| THE TASK |
In the Oliver Stone post below, condense the paragraph that begins "On, they have a Movie Lover's Questionnaire" into a short bulleted list that keeps its main facts.

| DOCUMENT EXTRACT |

Thursday, October 1, 2015

The Films of Oliver Stone: Introduction & Intial Ranking

On, they have a Movie Lover’s Questionnaire that all of their reviewers have answered to let readers get to know them and their movie going tastes, preferences and experiences. One of the questions on that quiz is: “What's the first movie that made you think, "Hey, some people made this. It didn't just exist. There's a human personality behind it"? My answer to that question would be Oliver Stone’s JFK (1991) – which I saw at the tender age of 11 – on a long bus ride back from one of my brother’s hockey games. Despite seeing it on a tiny bus TV screen, the movie blew my 11 year old mind at the time – and has remained one of the most memorable movie watching experiences of my life – and most likely started me down my movie lover’s path. A few years later – in 1994/95 – Stone became, alongside Quentin Tarantino – the first director I truly fell in love with. That was when I saw both Stone’s Natural Born Killers and Tarantino’s Pulp Fiction (both 1994). Tarantino had written the first draft of Natural Born Killers as well – and hated what Stone did with it, and the two filmmakers have taken some pot shots at each other ever since. To me though, they were both masterpieces – and that was when my movie obsession came on full bore. Scorsese, the Coens Kubrick, and Paul Thomas Anderson came in the next few years – but it started with Tarantino and Oliver Stone.

| EXTRACTED ENTRIES |
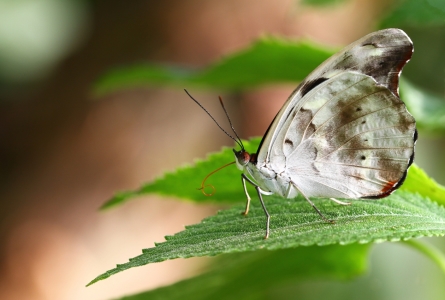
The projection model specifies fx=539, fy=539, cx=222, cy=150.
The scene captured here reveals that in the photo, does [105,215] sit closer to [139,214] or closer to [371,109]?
[139,214]

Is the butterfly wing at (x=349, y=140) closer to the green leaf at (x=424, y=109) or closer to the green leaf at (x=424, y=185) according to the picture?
the green leaf at (x=424, y=185)

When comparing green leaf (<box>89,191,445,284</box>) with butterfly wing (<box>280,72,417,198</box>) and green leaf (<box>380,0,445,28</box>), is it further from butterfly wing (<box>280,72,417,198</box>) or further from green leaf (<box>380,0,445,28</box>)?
green leaf (<box>380,0,445,28</box>)

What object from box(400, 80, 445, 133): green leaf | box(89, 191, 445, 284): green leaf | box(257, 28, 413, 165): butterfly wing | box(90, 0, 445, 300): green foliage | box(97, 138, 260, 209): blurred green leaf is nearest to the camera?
box(89, 191, 445, 284): green leaf

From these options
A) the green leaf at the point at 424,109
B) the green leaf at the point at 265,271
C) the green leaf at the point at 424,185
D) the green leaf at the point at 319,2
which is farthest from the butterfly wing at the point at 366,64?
the green leaf at the point at 319,2

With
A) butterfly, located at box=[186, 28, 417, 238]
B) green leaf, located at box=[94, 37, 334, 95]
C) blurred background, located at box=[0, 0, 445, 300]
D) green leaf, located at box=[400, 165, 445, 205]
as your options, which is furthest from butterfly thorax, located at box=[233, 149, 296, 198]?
blurred background, located at box=[0, 0, 445, 300]

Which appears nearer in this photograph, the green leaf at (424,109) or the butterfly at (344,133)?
the butterfly at (344,133)

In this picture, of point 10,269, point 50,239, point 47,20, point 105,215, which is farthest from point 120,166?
point 47,20

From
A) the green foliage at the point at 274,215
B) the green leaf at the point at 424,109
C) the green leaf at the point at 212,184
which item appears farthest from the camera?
the green leaf at the point at 424,109
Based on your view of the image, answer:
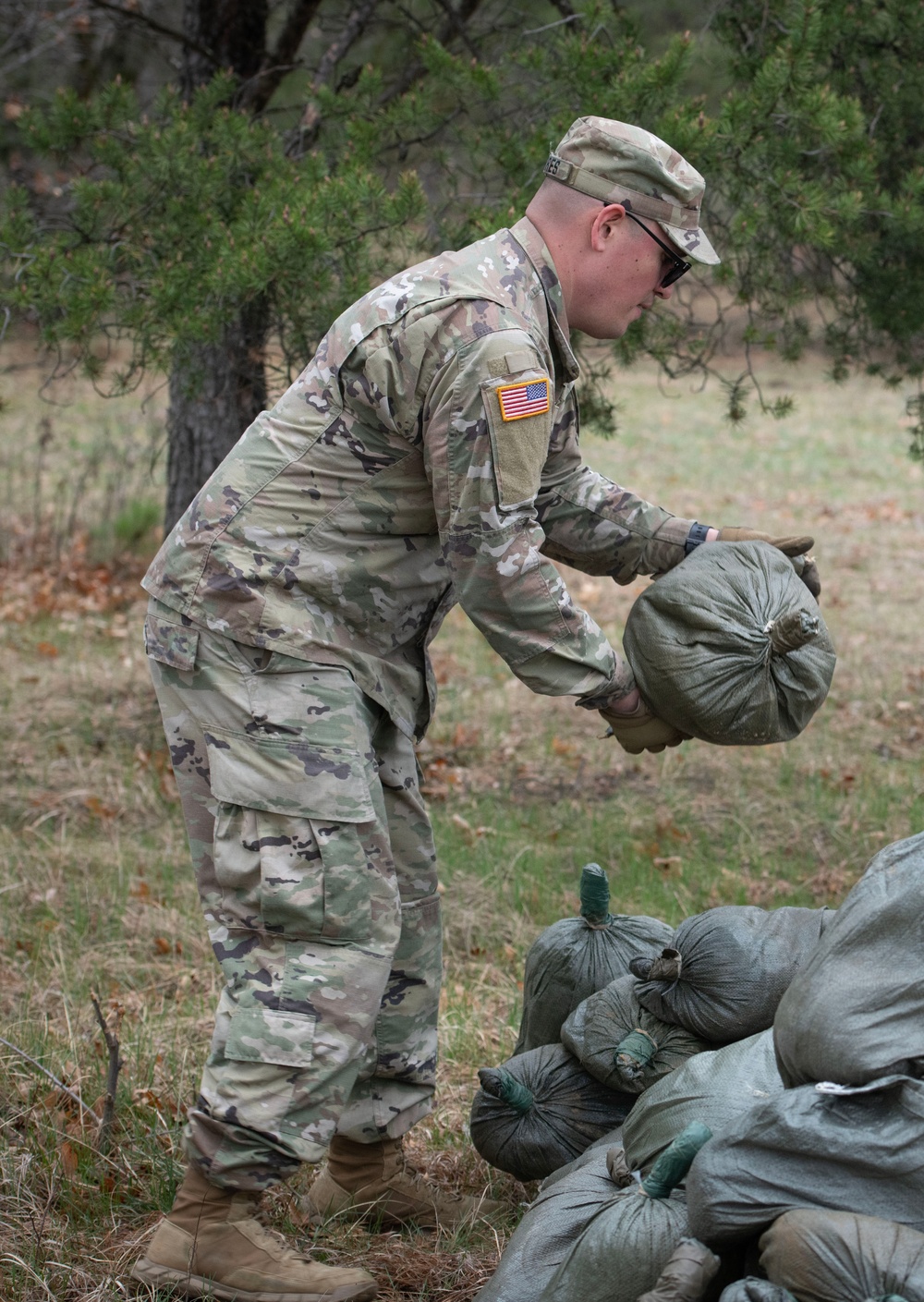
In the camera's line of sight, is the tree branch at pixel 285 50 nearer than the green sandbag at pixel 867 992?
No

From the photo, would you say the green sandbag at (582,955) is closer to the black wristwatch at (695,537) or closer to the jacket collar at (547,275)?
the black wristwatch at (695,537)

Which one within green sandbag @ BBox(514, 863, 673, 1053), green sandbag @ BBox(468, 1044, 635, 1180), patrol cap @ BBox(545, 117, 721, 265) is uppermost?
patrol cap @ BBox(545, 117, 721, 265)

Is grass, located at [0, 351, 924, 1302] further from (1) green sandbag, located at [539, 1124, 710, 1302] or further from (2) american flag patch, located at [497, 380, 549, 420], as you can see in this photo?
(2) american flag patch, located at [497, 380, 549, 420]

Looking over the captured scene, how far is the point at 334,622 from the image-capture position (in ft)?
9.04

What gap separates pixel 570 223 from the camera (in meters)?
2.73

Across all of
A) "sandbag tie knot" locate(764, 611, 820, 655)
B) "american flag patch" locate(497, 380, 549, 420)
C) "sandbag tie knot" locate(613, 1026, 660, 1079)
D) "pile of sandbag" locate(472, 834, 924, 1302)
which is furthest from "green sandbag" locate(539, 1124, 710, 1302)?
"american flag patch" locate(497, 380, 549, 420)

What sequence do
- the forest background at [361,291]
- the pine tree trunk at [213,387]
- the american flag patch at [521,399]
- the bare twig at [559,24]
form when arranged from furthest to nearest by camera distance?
the pine tree trunk at [213,387]
the bare twig at [559,24]
the forest background at [361,291]
the american flag patch at [521,399]

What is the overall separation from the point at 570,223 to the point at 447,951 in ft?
8.50

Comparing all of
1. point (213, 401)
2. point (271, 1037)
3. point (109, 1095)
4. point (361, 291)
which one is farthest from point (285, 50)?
point (271, 1037)

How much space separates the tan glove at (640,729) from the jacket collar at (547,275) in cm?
73

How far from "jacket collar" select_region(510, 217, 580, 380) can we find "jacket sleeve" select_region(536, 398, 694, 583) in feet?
1.21

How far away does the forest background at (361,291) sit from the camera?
350 cm

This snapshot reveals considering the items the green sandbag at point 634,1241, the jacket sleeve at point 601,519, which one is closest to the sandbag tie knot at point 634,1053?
the green sandbag at point 634,1241

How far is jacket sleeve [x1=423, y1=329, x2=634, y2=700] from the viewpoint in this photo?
8.15 ft
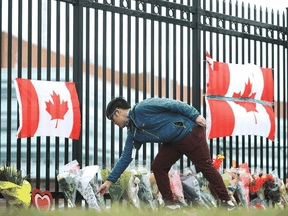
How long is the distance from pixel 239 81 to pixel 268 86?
2.09ft

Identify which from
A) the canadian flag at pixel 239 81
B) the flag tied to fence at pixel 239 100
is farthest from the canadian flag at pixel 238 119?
the canadian flag at pixel 239 81

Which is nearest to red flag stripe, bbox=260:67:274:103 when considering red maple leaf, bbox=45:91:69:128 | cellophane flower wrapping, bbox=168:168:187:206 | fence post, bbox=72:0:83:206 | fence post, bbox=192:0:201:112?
fence post, bbox=192:0:201:112

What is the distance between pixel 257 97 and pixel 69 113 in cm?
284

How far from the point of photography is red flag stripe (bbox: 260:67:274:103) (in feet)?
17.7

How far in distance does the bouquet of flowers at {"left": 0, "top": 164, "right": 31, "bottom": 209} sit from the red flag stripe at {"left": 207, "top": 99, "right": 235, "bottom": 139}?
2462mm

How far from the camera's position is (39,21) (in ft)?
12.8

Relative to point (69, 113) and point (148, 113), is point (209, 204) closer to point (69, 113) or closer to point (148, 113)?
point (148, 113)

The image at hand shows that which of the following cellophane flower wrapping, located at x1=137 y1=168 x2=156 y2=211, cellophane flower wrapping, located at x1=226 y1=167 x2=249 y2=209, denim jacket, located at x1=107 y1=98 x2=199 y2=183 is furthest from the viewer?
cellophane flower wrapping, located at x1=226 y1=167 x2=249 y2=209

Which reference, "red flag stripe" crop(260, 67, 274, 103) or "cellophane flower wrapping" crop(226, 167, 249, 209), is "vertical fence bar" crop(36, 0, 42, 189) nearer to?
"cellophane flower wrapping" crop(226, 167, 249, 209)

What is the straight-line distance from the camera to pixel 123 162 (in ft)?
10.8

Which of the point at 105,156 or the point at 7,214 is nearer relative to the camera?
the point at 7,214

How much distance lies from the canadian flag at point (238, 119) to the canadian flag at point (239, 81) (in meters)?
0.13

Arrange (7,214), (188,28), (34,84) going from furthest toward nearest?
(188,28) → (34,84) → (7,214)

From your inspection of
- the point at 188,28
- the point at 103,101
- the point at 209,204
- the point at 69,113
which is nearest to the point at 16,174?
the point at 69,113
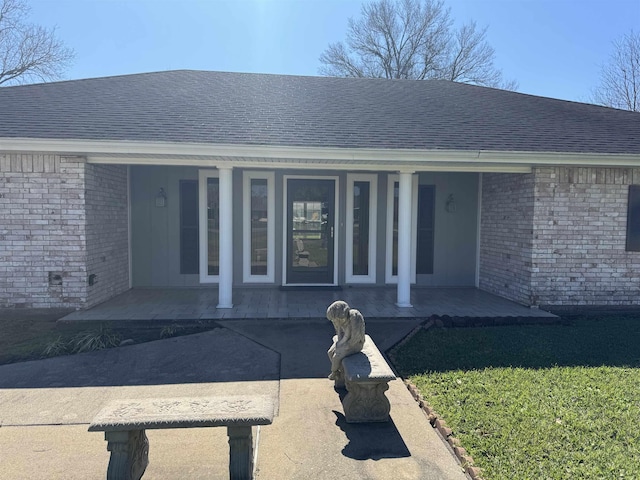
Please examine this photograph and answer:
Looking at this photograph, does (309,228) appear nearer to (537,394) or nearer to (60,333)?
(60,333)

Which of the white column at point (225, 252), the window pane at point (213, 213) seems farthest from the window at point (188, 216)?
the white column at point (225, 252)

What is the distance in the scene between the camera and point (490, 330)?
19.5ft

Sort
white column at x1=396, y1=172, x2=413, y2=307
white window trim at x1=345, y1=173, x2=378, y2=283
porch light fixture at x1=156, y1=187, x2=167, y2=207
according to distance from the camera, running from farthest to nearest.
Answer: white window trim at x1=345, y1=173, x2=378, y2=283
porch light fixture at x1=156, y1=187, x2=167, y2=207
white column at x1=396, y1=172, x2=413, y2=307

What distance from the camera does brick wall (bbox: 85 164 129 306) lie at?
261 inches

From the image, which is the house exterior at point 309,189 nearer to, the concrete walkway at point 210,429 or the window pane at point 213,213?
the window pane at point 213,213

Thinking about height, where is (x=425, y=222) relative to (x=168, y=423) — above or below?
above

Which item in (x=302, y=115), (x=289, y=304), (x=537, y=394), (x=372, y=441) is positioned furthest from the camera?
(x=302, y=115)

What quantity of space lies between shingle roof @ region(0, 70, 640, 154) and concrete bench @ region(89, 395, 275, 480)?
13.9 ft

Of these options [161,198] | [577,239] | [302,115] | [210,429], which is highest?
[302,115]

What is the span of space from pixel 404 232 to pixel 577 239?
293 cm

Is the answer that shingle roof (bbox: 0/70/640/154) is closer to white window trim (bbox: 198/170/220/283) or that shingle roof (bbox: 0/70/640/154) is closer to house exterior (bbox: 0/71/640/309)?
house exterior (bbox: 0/71/640/309)

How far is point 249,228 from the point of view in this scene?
8.59m

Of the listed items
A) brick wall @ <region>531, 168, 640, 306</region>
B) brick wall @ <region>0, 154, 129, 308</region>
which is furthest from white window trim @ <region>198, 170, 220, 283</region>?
brick wall @ <region>531, 168, 640, 306</region>

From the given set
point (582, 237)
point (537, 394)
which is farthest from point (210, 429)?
point (582, 237)
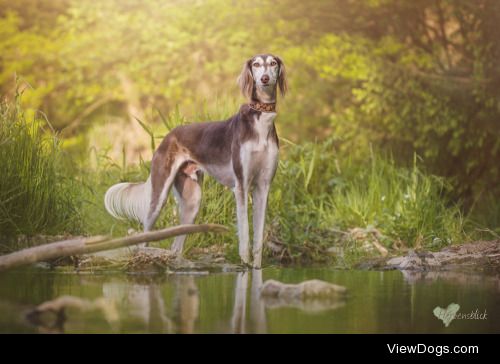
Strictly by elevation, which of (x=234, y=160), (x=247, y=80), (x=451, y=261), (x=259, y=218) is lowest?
(x=451, y=261)

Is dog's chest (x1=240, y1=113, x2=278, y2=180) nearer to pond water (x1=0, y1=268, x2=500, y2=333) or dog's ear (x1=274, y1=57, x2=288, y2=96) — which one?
dog's ear (x1=274, y1=57, x2=288, y2=96)

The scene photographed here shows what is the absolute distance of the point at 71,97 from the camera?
1988 cm

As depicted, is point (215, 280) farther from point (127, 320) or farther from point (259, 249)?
point (127, 320)

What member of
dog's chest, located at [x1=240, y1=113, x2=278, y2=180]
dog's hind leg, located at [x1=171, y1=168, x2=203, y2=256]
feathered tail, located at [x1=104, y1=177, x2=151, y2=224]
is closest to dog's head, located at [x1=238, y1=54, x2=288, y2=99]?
dog's chest, located at [x1=240, y1=113, x2=278, y2=180]

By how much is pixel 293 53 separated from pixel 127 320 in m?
11.4

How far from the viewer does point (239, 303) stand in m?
5.45

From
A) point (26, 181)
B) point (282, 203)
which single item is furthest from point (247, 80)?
point (282, 203)

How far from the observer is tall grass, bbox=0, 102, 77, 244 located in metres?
7.87

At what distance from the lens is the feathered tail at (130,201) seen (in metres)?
8.06

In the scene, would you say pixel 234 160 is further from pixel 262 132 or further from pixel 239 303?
pixel 239 303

| SOLUTION FOR THIS TASK |
- Reviewers fill out a Movie Lover's Questionnaire. One question asks for the first movie that made them realize a human personality was behind it.
- The writer's answer is Oliver Stone's JFK (1991). The writer saw it at age 11 on a small bus TV screen during a long ride back from a brother's hockey game.
- It remains one of the writer's most memorable viewing experiences and most likely began the writer's path as a movie lover.
- In 1994/95, after seeing Natural Born Killers and Pulp Fiction (both 1994), the writer fell in love with Stone and Quentin Tarantino, the first directors to inspire that.
- Tarantino wrote the first draft of Natural Born Killers and hated what Stone did with it. The two have taken pot shots at each other ever since.
- The writer considered both films masterpieces.
- Scorsese, the Coens, Kubrick and Paul Thomas Anderson followed over the next few years.